The number sequences subtest is composed of 26 complex number sequences reflecting a specific principle/rule. Participants had to complete the sequences by adding the last number of the sequence from a pool of five numbers at disposal (e.g., 1 3 6 10 15 21 _; Choices: 26 27 28 29 30). Participants had 15 min at disposal to solve as many sequences as they could. For this test, we calculated the proportion of correct responses. To assess the cognitive specificity of our associations, we also assessed the participants’ general cognitive ability using the matrix reasoning test⁷⁵ which is a 30-item (of increasing difficulty) assessment tool which requires identifying a logical pattern in a sequence of visuospatial stimuli. The subtest is interrupted when the participant provides 3 consecutive wrong responses. We calculated the proportion of correct responses.

Statistical analyses

To assess the association between neurotransmitter concentration and numerical performance, we employed bivariate correlation analyses, as well as multiple regressions. As can be seen in Table 4, some cognitive variables were not normally distributed. In these cases and when applicable we performed Spearman’s correlation (correlation analyses) and bootstrapping methods (multiple regression analyses), both of which are not sensitive to the assumption of normality. The bootstrapped P-values in the results section were obtained from 10,000 samples at 95% confidence intervals (CI) (SPSS v25)⁷⁶. Our Bonferroni corrected P-value was 0.0021 derived from dividing our alpha value (0.05) by 24 [(4 brain measures (GABA MFG, GABA IPS, glutamate MFG, glutamate IPS)*6 numerical tasks)].

Table 4 Test of normality results table of the neurotransmitter and cognitive measures.

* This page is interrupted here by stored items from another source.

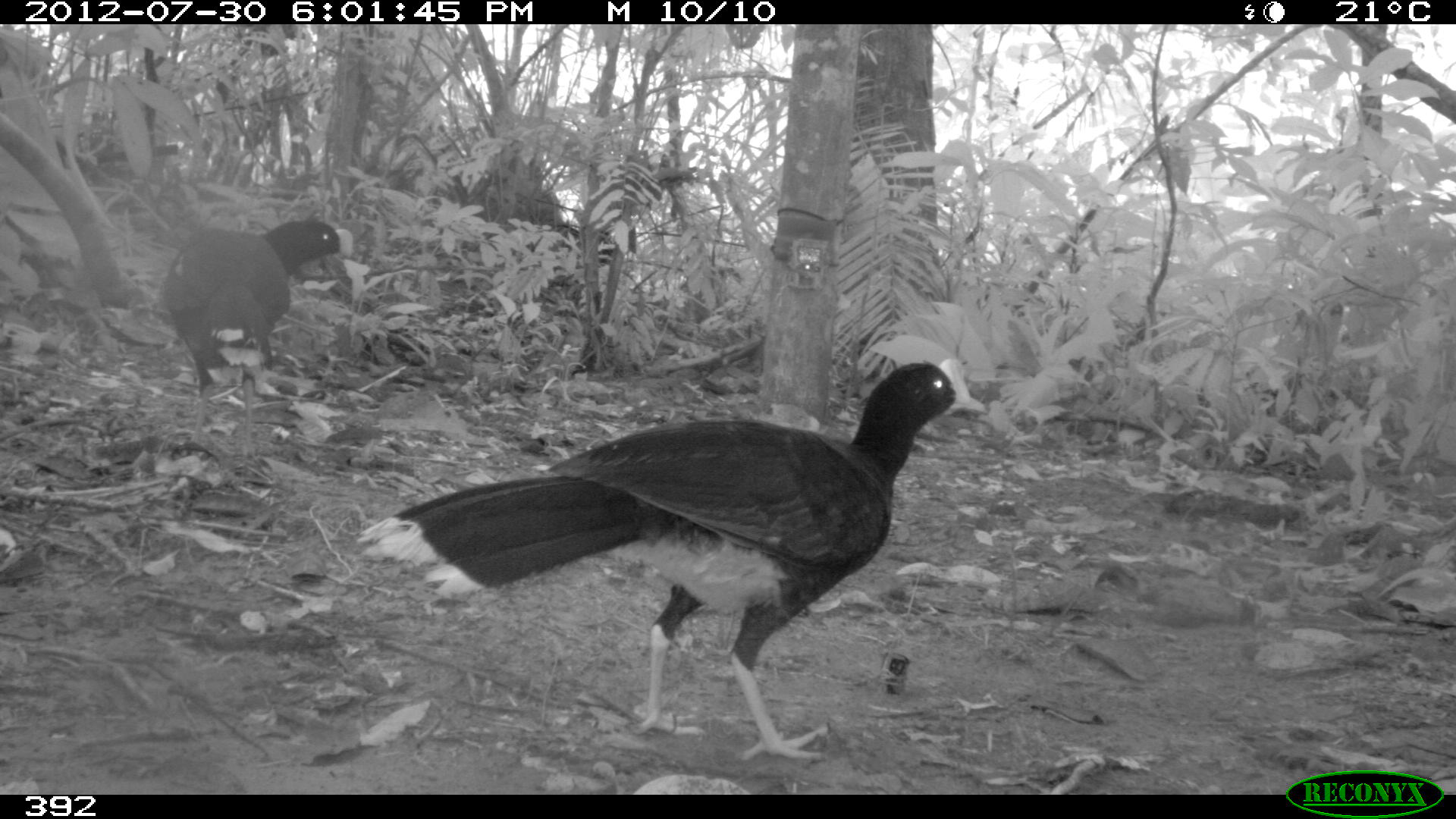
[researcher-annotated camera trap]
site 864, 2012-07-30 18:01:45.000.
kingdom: Animalia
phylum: Chordata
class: Aves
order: Galliformes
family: Cracidae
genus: Mitu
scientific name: Mitu tuberosum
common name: razor-billed curassow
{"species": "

To delve more into the underlying structure of the six mathematical measures we performed principal component analyses. The observed correlation matrix was significantly different from an identity matrix as assessed with Bartlett’s test of sphericity (Approx. Chi-Square(15) = 62.08, P < 0.001) and the Kaiser–Meyer–Olkin measure of sampling adequacy was 0.79 which indicates that this set of variables are appropriate for component or factor analyses^77,78,79. One factor was extracted which accounted for 45.46% of the variation in our measures. In particular, this factor’s association with each of the measures was as follows (tempo test, r_S(50) = 0.70, P < 0.001; numerical operations, r_S(50) = 0.57, P < 0.001; mathematical reasoning, r_S(50) = 0.77, P < 0.001; number sequences, r(50) = 0.69, P < 0.001; numerical agility test, r_S(50) = 0.56, P < 0.001; computational estimation, r(50) = 0.63, P < 0.001).